- Activity
Pick out the lines below that include the string "with".

- Extracted records

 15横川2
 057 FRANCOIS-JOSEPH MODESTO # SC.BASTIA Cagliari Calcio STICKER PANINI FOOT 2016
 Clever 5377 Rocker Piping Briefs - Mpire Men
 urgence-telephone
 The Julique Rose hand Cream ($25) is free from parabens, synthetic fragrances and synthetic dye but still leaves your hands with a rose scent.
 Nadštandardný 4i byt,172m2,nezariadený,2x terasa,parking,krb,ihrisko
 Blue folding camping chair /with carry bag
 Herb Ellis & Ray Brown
---
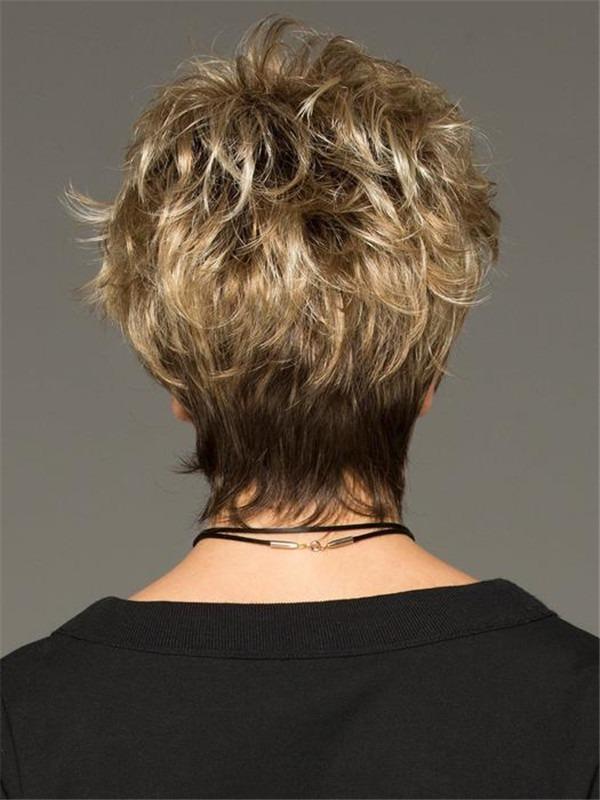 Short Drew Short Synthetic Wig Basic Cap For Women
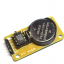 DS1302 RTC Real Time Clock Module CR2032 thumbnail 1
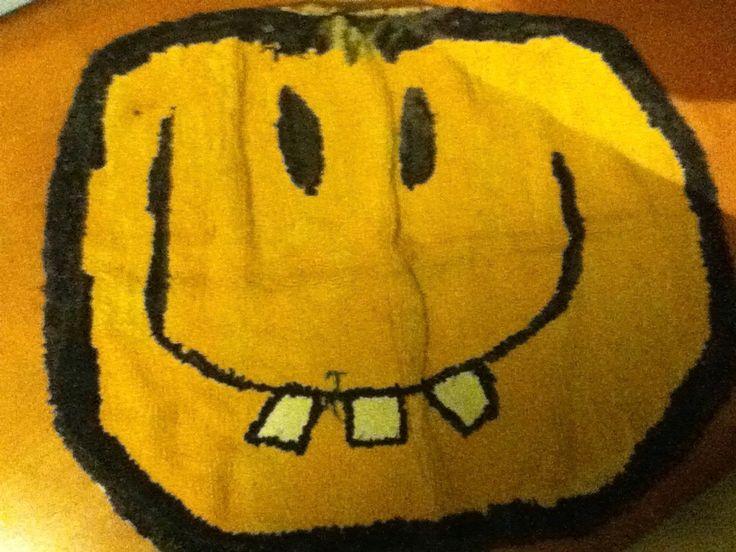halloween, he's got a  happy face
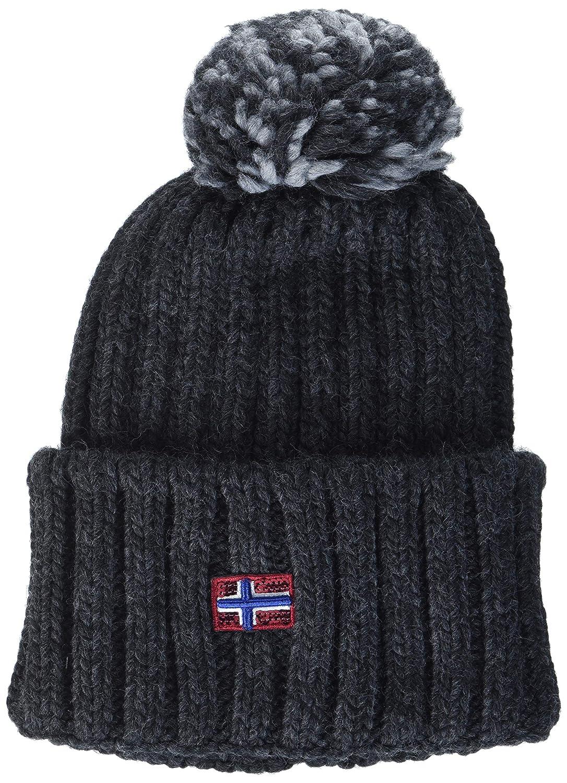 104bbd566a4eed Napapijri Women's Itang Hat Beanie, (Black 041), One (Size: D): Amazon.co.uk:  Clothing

- Your response
 The Julique Rose hand Cream ($25) is free from parabens, synthetic fragrances and synthetic dye but still leaves your hands with a rose scent.
 Blue folding camping chair /with carry bag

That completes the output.